Why would I, after railing against eliminationist rhetoric all these many months, suddenly jump into it waist-deep myself? You'd think that would make someone suspicious. Then there was my blatant taunting at the end of that post -- kind of a dead giveaway, wouldn't you say? You'd have to be fairly stupid to have missed that. And then there were the commenters.
I had to frantically delete the first comment from a regular commenter, who perkily congratulated me on how well I reproduced Coulter's death-speak. Grrrrrrrr. But when Niles followed up, I figured, fine, there's no way I'm going to be able to ride herd on that thing so, screw it, I'll let commenters give the game away entirely and see what happens.
Which brings us to the obvious question -- who in the Canadian Idiot-sphere, given every possible clue that this was a prank, and with even my commenters explaining it to them, would still have the required level of screaming, cementheaded retardedness to fall for this, hook, line, sinker, tackle box and copy of Angling Times? Ladies and gentlemen, behold:
That's right, kids -- even when the entirety of Stephen Taylor's Special Education class had the sense to smell a prank when someone clubs them over the head with it, Canada's favourite mullet walked face-first into the woodchipper.

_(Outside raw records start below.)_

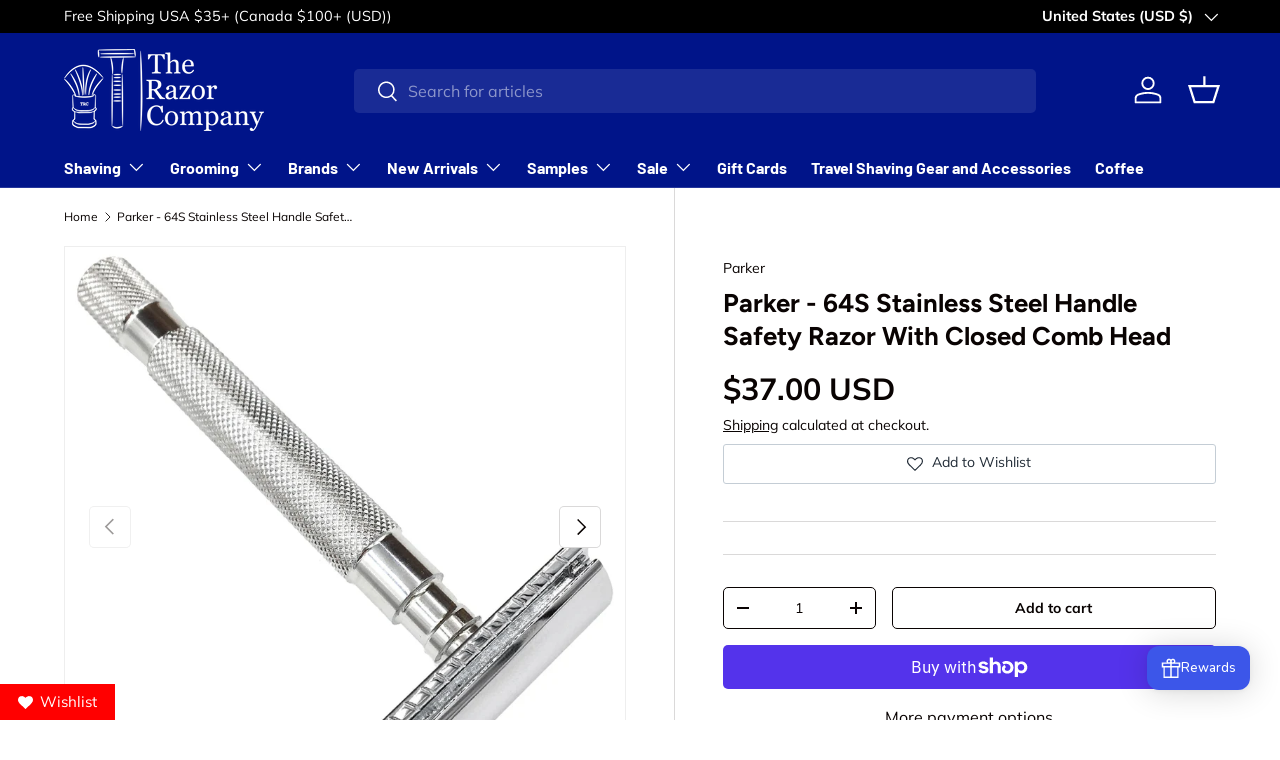

--- FILE ---
content_type: text/html; charset=utf-8
request_url: https://www.therazorcompany.com/apps/reviews/products?url=https:/www.therazorcompany.com/products/parker-64s-stainless-steel-handle-safety-razor-with-closed-comb-head
body_size: 602
content:
 [ { "@context": "http://schema.org",  "@type": "Product",  "@id": "https://www.therazorcompany.com/products/parker-64s-stainless-steel-handle-safety-razor-with-closed-comb-head#product_sp_schemaplus", "mainEntityOfPage": { "@type": "WebPage", "@id": "https://www.therazorcompany.com/products/parker-64s-stainless-steel-handle-safety-razor-with-closed-comb-head#webpage_sp_schemaplus", "sdDatePublished": "2026-01-22T14:34-0500", "sdPublisher": { "@context": "http://schema.org", "@type": "Organization", "@id": "https://schemaplus.io", "name": "SchemaPlus App" } }, "additionalProperty": [    { "@type": "PropertyValue", "name" : "Tags", "value": [  "DC-OK",  "Made in India",  "New Arrival",  "Parker",  "Safety Razor"  ] }   ,{"@type": "PropertyValue", "name" : "Title", "value": [  "Default Title"  ] }   ],     "brand": { "@type": "Brand", "name": "Parker",  "url": "https://www.therazorcompany.com/collections/vendors?q=Parker"  },  "category":"Safety Razor", "color": "", "depth":"", "height":"", "itemCondition":"http://schema.org/NewCondition", "logo":"", "manufacturer":"", "material": "", "model":"",  "offers": { "@type": "Offer", "@id": "4736785645662",   "availability": "http://schema.org/InStock",    "inventoryLevel": { "@type": "QuantitativeValue", "value": "1" },    "price" : 37.0, "priceSpecification": [ { "@type": "UnitPriceSpecification", "price": 37.0, "priceCurrency": "USD" }  ],      "priceCurrency": "USD", "description": "USD-3700-$37.00-$37.00 USD-37.00", "priceValidUntil": "2030-12-21",    "shippingDetails": [  ],   "seller": { "@type": "Organization", "name": "The Razor Company", "@id": "https://www.therazorcompany.com#organization_sp_schemaplus" } },     "productID":"4736785645662",  "productionDate":"", "purchaseDate":"", "releaseDate":"",  "review": [   ],   "sku": "Parker-64S",   "gtin8": "88815710", "mpn": "",  "weight": { "@type": "QuantitativeValue", "unitCode": "LBR", "value": "4.0" }, "width":"",    "description": "Description\n\nThe Newly Introduced Parker 64S 3-piece double edge safety razor is crafted with a handle made from the highest quality Marine Grade 316L Stainless Steel, making it rust resistant and virtually indestructible. This heavyweight solid stainless handle is matched with Parker's world famous Closed Comb head.  It has a wonderful heft and its knurled handle make it terrific for use with wet and soapy hands. Parker's famous 3-piece razor head delivers an excellent shave - both close and comfortable -- it ensures precise blade alignment. \n\nRazor type: Traditional 3-Piece Safety Razor with Closed Comb Chrome Plated Head\nWeight: 110 g\/3.9 oz.\nLength: 4.0 in.\nHandle Material: Marine Grade 316L Stainless Steel\n\nNeed Blades?  Click HERE to view our selection of Double Edge Razor Blades.\n",  "image": [      "https:\/\/www.therazorcompany.com\/cdn\/shop\/products\/Parker-64S-Stainless-Steel-Handle-Safety-Razor-With-Closed-Comb-Head.jpg?v=1599328983\u0026width=600"    ,"https:\/\/www.therazorcompany.com\/cdn\/shop\/products\/Parker-64S-Stainless-Steel-Handle-Safety-Razor-With-Closed-Comb-Head-2.jpg?v=1599328983\u0026width=600"    ,"https:\/\/www.therazorcompany.com\/cdn\/shop\/products\/Parker-64S-Stainless-Steel-Handle-Safety-Razor-With-Closed-Comb-Head-1.jpg?v=1599328983\u0026width=600"      ,"https:\/\/www.therazorcompany.com\/cdn\/shop\/products\/Parker-64S-Stainless-Steel-Handle-Safety-Razor-With-Closed-Comb-Head.jpg?v=1599328983\u0026width=600"    ], "name": "Parker - 64S Stainless Steel Handle Safety Razor With Closed Comb Head", "url": "https://www.therazorcompany.com/products/parker-64s-stainless-steel-handle-safety-razor-with-closed-comb-head" }      ,{ "@context": "http://schema.org", "@type": "BreadcrumbList", "name": "The Razor Company Breadcrumbs Schema by SchemaPlus", "itemListElement": [  { "@type": "ListItem", "position": 1, "item": { "@id": "https://www.therazorcompany.com/collections", "name": "Products" } }, { "@type": "ListItem", "position": 2, "item": { "@id": "https://www.therazorcompany.com/collections/made-in-india", "name": "Made in India" } },  { "@type": "ListItem", "position": 3, "item": { "@id": "https://www.therazorcompany.com/products/parker-64s-stainless-steel-handle-safety-razor-with-closed-comb-head#breadcrumb_sp_schemaplus", "name": "Parker - 64S Stainless Steel Handle Safety Razor With Closed Comb Head" } } ] }  ]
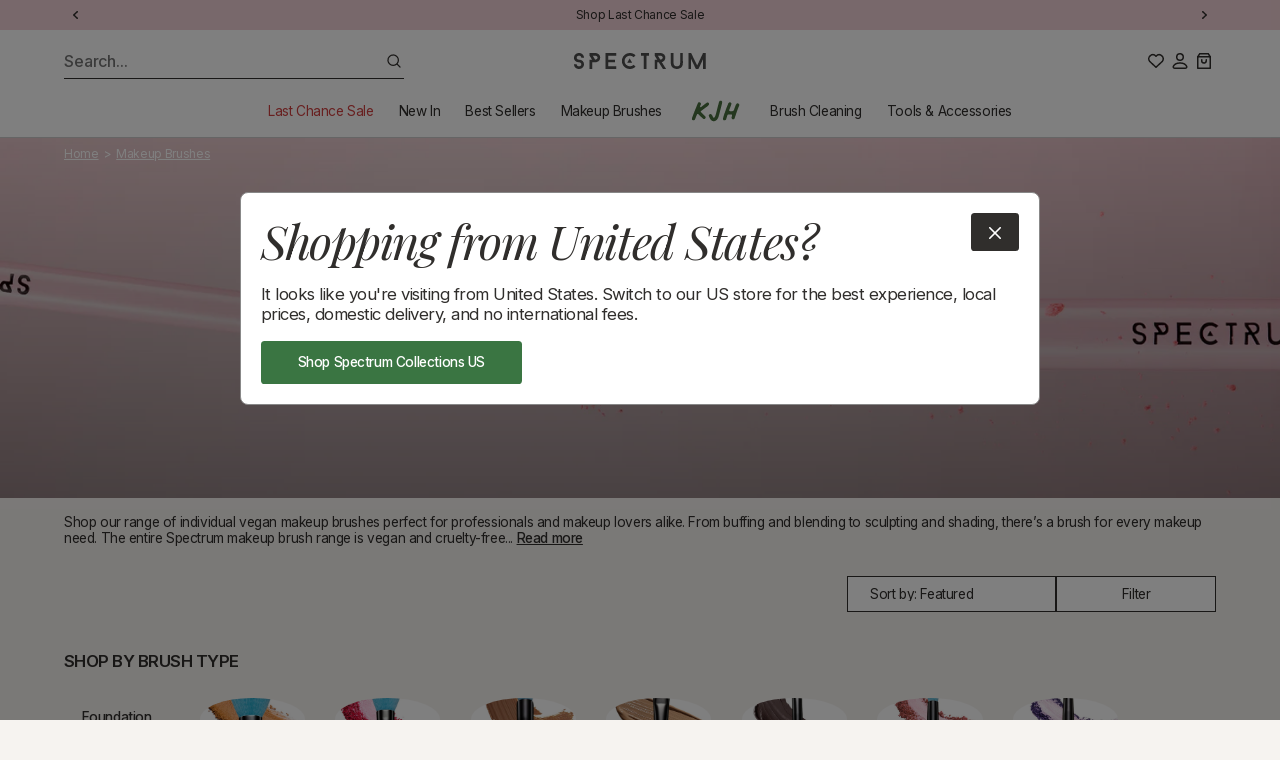

--- FILE ---
content_type: text/json
request_url: https://conf.config-security.com/model
body_size: 83
content:
{"title":"recommendation AI model (keras)","structure":"release_id=0x2b:7d:29:55:53:29:69:35:29:29:2b:3a:3a:6c:5c:33:40:24:46:78:5e:6a:45:36:36:65:4f:32:73;keras;zhzl536akwq5miihq1lqp7bldkpkr54tmx1f0s74t4vei67arnvzgew1rhzca9v3vado21rw","weights":"../weights/2b7d2955.h5","biases":"../biases/2b7d2955.h5"}

--- FILE ---
content_type: text/plain; charset=utf-8
request_url: https://d-ipv6.mmapiws.com/ant_squire
body_size: 157
content:
spectrumcollections.com;019bd85e-5dbb-7c06-810f-82f36247e53c:3dc0da5d489117db3ac471d37798f29d5c7cac7d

That comment was deleted but, surprisingly, I wasn't the one who deleted it. Fuck, no, I wanted the evidence of Twatsy's douchebagitude, so one of my trusty co-bloggers must have done it. Luckily, I'd already taken a screenshot since I assumed that, in an increasingly rare moment of lucidity, the Twatster would suddenly wake up sweating, realized he'd just made a planet-wide ass of himself, and dash back to delete the proof. Too late, though. And, for the true amusement value, I left the remaining comments up there but, yes, I will delete any more from Kid Thunderbolt Cash Assholery Twatsitude Mulletbrain.
The only remaining entertainment value will come from Twatsy desperately trying to salvage his dignity while people from coast to coast are laughing hysterically at him. But he can do that on his own blog. I'm already going to have to fumigate here.